[Records from a spatial question set]
____
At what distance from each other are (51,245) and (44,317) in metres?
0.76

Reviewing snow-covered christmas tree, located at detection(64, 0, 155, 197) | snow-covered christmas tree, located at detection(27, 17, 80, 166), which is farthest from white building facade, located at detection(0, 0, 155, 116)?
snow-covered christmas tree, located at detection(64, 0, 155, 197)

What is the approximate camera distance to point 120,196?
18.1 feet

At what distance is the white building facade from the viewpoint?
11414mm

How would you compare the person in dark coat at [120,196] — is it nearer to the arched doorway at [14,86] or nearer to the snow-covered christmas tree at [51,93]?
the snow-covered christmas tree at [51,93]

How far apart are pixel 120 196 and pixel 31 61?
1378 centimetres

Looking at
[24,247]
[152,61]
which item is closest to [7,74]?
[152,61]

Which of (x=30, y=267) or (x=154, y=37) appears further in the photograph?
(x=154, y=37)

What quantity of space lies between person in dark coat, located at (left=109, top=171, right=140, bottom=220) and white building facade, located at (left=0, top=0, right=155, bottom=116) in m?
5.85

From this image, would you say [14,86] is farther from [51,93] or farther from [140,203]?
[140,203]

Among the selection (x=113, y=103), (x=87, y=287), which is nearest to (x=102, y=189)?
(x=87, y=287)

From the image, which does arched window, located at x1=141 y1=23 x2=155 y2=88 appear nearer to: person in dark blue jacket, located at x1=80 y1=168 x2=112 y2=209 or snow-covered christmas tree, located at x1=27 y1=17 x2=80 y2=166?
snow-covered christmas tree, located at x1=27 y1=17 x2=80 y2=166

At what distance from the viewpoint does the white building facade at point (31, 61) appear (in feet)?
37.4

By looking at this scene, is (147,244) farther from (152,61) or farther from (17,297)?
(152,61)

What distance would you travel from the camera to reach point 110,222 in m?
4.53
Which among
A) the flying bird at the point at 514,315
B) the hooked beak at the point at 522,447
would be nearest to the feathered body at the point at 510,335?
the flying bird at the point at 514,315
____
Reproduce the final stretch of the data above: every line from the one holding "From this image, would" through the end, inclusive, exactly as written and nothing else.

SOLUTION BELOW —
From this image, would you say [14,86] is farther from [51,93] or farther from [140,203]?
[140,203]

Among the selection (x=113, y=103), (x=87, y=287), which is nearest to (x=102, y=189)?
(x=87, y=287)

From the image, which does arched window, located at x1=141 y1=23 x2=155 y2=88 appear nearer to: person in dark blue jacket, located at x1=80 y1=168 x2=112 y2=209 or snow-covered christmas tree, located at x1=27 y1=17 x2=80 y2=166?
snow-covered christmas tree, located at x1=27 y1=17 x2=80 y2=166

At what distance from the viewpoint does the white building facade at point (31, 61) appear (in feet)?
37.4

By looking at this scene, is (147,244) farther from (152,61) or farther from (17,297)?
(152,61)

What distance would you travel from the camera to reach point 110,222 in m?
4.53
Which among
A) the flying bird at the point at 514,315
B) the hooked beak at the point at 522,447
would be nearest to the feathered body at the point at 510,335?
the flying bird at the point at 514,315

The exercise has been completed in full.